[Outline records]
★ ★ ★ ★ ★
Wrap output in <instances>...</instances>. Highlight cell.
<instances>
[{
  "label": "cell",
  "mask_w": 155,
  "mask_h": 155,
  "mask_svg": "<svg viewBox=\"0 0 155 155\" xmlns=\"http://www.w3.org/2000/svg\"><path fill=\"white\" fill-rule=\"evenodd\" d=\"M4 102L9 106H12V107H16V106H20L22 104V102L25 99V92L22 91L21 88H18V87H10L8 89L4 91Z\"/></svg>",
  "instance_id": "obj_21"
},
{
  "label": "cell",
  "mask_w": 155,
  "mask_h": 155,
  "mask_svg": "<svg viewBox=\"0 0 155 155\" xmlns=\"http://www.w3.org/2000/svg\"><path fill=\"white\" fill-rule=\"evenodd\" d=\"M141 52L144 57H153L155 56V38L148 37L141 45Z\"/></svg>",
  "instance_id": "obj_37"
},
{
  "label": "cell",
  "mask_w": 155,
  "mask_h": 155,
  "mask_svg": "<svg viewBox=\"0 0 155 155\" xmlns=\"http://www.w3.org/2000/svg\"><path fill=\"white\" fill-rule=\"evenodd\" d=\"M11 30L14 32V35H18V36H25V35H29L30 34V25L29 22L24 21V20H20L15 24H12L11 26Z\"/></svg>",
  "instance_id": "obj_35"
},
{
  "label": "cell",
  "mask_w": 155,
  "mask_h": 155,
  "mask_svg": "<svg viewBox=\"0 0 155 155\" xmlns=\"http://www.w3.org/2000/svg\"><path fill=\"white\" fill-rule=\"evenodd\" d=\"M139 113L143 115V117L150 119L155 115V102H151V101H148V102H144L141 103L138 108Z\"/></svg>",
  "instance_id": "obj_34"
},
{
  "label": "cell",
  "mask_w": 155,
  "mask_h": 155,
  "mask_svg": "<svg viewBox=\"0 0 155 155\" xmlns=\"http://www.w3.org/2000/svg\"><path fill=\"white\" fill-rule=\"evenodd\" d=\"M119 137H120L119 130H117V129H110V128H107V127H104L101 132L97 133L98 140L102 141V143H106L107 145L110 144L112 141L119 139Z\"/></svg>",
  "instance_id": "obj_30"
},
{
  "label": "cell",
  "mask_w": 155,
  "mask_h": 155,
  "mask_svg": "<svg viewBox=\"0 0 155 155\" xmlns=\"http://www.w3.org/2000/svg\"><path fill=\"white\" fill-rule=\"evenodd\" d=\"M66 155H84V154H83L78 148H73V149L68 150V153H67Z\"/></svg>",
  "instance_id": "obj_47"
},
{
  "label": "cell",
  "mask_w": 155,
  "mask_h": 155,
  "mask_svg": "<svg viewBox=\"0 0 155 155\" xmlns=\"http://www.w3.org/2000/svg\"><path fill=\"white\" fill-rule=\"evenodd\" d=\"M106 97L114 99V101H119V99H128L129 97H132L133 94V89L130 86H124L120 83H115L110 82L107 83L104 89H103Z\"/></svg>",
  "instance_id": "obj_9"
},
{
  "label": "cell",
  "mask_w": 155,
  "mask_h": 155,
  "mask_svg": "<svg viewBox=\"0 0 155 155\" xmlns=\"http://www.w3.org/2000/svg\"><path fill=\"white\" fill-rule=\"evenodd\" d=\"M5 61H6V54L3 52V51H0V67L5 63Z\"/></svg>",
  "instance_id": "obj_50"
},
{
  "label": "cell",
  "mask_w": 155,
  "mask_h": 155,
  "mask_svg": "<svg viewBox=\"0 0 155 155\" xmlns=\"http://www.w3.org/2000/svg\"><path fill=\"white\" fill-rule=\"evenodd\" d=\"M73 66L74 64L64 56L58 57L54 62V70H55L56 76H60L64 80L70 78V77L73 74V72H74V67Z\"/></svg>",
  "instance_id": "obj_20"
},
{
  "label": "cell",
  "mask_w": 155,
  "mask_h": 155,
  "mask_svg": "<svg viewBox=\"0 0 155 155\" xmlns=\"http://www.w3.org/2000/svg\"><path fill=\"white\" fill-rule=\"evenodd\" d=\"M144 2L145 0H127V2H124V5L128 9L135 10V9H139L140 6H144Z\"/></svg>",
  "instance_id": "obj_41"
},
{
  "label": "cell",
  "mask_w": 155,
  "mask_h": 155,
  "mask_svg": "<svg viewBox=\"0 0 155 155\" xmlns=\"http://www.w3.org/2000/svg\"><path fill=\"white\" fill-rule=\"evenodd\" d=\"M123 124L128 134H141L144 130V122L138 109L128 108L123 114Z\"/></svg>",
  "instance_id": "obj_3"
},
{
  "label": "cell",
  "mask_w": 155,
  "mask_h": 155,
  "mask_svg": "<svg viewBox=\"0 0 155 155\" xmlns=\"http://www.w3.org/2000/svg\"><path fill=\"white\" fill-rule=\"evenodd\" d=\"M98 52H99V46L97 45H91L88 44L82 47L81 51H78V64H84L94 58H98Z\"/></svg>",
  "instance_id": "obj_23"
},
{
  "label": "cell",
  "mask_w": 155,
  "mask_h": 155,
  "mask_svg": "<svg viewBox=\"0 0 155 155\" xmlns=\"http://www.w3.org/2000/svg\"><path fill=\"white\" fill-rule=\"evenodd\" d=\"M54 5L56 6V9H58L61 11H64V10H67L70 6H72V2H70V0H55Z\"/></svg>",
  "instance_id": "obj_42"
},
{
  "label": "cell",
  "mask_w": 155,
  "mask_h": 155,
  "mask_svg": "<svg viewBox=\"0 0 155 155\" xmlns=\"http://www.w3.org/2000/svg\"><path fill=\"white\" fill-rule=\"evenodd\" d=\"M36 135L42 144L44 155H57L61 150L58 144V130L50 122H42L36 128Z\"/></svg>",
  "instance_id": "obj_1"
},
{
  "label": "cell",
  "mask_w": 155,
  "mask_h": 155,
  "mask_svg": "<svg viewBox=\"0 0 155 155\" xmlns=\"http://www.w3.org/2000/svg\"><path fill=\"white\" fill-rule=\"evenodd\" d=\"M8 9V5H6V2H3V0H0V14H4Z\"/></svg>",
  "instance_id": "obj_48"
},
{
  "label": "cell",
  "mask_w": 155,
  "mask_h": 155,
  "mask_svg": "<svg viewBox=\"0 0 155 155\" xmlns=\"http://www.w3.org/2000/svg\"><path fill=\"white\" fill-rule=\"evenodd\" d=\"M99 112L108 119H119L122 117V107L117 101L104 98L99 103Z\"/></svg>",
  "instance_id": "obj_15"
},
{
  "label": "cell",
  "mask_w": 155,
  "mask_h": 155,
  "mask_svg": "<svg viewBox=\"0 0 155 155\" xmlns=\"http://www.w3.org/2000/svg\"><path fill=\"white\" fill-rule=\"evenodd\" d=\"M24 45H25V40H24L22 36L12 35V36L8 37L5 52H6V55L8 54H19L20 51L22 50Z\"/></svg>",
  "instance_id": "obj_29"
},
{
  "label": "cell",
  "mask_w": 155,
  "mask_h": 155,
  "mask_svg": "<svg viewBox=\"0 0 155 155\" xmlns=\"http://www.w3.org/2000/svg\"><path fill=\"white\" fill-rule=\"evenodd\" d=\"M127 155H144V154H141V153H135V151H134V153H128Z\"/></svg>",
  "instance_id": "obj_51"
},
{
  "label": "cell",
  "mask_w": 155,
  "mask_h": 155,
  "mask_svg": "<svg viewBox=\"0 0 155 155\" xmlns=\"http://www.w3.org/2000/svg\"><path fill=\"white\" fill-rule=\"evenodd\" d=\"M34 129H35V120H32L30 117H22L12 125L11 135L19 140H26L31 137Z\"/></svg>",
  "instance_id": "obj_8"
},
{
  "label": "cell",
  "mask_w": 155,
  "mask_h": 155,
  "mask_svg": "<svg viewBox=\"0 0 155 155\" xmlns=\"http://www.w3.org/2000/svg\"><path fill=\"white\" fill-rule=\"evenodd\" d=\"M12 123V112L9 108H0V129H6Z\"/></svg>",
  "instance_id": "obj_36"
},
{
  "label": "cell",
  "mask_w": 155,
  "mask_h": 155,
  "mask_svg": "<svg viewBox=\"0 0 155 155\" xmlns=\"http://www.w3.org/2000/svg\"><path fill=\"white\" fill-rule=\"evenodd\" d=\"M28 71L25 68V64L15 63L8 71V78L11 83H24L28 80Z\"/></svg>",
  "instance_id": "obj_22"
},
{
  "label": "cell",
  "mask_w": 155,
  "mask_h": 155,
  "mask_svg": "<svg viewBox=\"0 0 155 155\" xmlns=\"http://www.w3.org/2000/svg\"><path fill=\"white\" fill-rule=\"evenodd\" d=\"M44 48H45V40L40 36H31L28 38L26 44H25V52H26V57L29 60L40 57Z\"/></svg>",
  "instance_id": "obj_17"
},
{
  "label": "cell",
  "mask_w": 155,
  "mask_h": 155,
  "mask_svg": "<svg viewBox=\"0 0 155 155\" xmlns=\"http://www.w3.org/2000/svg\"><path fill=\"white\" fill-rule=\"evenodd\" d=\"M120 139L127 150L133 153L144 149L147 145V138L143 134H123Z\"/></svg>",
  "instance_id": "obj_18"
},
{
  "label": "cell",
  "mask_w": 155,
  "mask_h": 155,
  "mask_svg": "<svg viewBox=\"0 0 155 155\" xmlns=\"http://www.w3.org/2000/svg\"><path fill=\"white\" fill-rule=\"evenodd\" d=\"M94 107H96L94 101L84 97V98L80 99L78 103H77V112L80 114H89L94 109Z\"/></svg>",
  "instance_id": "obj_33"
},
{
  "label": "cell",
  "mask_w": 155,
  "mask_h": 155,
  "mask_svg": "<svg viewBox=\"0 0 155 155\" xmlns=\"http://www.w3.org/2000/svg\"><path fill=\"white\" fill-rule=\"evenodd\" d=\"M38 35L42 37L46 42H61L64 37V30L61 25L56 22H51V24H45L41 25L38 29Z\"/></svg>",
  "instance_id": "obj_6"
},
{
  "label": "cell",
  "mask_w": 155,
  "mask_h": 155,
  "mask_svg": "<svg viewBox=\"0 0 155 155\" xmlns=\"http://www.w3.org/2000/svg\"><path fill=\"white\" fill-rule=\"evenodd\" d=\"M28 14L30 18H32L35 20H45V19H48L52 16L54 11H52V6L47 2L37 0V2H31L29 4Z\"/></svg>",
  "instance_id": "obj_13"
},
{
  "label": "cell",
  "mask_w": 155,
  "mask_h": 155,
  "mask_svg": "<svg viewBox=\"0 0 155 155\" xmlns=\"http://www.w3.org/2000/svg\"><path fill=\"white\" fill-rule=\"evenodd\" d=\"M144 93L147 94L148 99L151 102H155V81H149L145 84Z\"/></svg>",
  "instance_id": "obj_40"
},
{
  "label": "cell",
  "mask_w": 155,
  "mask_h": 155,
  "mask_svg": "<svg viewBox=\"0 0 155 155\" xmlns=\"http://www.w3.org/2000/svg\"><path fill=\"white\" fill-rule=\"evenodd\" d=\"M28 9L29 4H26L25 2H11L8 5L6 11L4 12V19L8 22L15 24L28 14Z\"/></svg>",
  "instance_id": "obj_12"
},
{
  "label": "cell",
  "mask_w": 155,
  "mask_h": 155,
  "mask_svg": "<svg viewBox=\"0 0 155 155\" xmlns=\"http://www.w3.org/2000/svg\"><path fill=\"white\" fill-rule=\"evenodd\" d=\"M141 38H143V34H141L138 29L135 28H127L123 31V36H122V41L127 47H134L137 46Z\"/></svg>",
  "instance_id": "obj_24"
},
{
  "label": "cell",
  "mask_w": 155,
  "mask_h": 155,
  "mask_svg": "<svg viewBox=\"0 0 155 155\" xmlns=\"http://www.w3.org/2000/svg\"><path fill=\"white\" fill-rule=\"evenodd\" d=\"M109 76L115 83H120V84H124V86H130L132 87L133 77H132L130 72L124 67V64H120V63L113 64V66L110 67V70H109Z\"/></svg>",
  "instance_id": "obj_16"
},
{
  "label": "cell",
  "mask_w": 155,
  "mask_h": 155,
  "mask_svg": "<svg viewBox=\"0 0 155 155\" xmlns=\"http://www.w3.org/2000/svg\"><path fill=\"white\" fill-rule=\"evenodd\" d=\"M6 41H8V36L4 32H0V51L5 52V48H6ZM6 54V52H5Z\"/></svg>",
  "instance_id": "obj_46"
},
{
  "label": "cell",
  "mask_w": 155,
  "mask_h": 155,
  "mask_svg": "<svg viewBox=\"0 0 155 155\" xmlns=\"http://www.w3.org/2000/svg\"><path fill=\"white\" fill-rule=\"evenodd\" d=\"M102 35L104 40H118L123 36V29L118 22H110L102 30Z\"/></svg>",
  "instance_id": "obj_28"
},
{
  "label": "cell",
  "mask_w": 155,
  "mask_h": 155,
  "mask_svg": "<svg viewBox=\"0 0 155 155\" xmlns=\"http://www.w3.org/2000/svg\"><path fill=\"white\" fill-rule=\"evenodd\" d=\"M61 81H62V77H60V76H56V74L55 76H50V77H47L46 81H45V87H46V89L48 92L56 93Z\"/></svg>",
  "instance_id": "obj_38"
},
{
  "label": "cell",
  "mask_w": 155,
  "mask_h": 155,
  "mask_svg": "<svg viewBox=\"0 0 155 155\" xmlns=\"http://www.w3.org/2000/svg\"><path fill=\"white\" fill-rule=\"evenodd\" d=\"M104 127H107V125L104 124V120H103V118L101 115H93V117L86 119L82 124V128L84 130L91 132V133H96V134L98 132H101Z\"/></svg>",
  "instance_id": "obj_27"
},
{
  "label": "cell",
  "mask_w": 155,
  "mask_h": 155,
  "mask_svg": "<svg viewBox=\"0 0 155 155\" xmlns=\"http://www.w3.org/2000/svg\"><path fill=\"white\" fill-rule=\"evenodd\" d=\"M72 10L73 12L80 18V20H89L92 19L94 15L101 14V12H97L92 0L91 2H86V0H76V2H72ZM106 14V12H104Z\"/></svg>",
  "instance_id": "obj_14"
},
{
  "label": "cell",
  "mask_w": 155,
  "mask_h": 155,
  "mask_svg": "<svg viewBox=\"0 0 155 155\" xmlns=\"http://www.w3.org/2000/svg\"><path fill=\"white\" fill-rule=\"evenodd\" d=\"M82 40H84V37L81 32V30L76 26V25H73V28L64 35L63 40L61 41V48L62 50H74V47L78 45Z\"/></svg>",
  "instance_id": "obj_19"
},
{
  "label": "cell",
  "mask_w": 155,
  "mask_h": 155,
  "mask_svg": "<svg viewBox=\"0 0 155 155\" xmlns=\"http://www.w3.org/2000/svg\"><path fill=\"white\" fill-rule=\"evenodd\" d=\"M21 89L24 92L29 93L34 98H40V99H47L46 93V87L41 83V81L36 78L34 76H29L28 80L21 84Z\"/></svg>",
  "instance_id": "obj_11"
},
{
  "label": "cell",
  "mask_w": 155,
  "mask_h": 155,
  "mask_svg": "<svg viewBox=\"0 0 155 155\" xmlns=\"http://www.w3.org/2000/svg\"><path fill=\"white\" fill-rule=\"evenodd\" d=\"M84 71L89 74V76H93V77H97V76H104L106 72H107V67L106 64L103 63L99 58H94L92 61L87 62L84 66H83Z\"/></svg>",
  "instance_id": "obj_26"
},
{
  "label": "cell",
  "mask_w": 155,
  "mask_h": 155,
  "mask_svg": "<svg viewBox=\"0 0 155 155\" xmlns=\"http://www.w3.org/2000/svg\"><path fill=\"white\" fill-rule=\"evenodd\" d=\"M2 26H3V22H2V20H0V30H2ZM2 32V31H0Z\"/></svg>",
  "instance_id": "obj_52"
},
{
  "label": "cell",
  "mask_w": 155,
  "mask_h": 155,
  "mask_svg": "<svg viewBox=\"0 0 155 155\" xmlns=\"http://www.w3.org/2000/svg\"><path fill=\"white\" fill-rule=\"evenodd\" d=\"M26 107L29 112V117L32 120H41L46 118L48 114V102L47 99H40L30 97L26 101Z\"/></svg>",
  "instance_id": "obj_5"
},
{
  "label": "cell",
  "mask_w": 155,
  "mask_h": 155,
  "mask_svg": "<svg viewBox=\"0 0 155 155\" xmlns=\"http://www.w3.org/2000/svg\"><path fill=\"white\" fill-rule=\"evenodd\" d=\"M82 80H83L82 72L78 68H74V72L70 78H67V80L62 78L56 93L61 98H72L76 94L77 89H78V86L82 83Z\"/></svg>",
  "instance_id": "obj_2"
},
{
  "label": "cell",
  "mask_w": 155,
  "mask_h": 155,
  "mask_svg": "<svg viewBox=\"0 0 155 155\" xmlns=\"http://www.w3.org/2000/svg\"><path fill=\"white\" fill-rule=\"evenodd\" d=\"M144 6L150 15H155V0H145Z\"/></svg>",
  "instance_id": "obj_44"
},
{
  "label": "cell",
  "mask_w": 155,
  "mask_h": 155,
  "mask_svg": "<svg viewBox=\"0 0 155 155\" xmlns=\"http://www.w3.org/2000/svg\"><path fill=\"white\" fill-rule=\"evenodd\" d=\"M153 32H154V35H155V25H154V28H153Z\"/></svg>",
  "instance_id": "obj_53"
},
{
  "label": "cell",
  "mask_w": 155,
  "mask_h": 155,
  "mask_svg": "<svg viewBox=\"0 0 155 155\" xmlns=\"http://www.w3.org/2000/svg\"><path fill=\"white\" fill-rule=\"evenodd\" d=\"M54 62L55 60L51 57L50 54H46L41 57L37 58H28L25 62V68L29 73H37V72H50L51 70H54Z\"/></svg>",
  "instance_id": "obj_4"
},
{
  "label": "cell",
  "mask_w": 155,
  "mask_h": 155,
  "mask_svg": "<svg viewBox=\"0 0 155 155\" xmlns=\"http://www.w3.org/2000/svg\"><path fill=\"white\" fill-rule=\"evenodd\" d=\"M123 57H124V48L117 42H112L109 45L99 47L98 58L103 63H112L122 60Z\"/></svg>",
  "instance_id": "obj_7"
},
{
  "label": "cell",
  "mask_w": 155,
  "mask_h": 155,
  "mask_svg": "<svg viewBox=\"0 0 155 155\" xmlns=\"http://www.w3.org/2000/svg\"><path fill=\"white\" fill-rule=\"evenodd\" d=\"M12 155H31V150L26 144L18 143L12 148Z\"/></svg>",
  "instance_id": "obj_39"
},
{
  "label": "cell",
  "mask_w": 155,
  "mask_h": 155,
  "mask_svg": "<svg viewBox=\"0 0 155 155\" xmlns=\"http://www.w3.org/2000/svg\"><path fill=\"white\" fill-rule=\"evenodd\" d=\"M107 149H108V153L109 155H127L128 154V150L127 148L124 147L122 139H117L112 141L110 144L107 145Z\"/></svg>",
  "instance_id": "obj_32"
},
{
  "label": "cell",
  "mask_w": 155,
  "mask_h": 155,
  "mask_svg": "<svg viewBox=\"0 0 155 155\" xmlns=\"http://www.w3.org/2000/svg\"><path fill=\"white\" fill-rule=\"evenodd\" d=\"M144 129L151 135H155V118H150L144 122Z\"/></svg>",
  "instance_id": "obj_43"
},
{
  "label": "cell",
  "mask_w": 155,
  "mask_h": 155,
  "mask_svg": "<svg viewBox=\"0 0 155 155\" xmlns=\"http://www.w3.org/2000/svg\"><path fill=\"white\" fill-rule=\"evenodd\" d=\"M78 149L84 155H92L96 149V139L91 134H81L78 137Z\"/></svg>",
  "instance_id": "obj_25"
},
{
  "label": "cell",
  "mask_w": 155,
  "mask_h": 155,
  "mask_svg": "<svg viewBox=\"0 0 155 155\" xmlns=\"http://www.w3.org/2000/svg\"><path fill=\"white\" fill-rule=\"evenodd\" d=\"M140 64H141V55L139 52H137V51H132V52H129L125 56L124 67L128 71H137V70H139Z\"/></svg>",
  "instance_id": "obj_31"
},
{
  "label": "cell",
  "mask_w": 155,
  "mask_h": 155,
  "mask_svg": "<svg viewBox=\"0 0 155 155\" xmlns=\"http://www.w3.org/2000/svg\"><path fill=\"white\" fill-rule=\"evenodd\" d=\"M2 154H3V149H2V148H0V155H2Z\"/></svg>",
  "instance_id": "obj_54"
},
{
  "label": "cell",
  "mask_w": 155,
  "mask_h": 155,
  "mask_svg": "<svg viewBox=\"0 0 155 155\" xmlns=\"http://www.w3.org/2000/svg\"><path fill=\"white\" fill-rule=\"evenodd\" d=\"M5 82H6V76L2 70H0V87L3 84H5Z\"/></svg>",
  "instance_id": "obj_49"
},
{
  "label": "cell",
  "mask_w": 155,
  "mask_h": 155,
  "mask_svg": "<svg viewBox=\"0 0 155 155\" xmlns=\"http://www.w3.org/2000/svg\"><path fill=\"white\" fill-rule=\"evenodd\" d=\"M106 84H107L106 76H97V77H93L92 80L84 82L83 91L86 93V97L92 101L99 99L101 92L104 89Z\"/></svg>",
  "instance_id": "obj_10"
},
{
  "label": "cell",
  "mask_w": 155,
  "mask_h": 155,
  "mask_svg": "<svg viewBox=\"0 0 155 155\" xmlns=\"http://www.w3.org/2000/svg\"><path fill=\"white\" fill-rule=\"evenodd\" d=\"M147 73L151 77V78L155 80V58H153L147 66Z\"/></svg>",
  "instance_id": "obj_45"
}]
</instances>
★ ★ ★ ★ ★
:: Exercise prompt ::
Reproduce the data verbatim from its first line through the line that contains "102L9 106H12V107H16V106H20L22 104V102L25", with both of those lines included.

:: Full output ::
Wrap output in <instances>...</instances>. Highlight cell.
<instances>
[{
  "label": "cell",
  "mask_w": 155,
  "mask_h": 155,
  "mask_svg": "<svg viewBox=\"0 0 155 155\" xmlns=\"http://www.w3.org/2000/svg\"><path fill=\"white\" fill-rule=\"evenodd\" d=\"M4 102L9 106H12V107H16V106H20L22 104V102L25 99V92L22 91L21 88H18V87H10L8 89L4 91Z\"/></svg>",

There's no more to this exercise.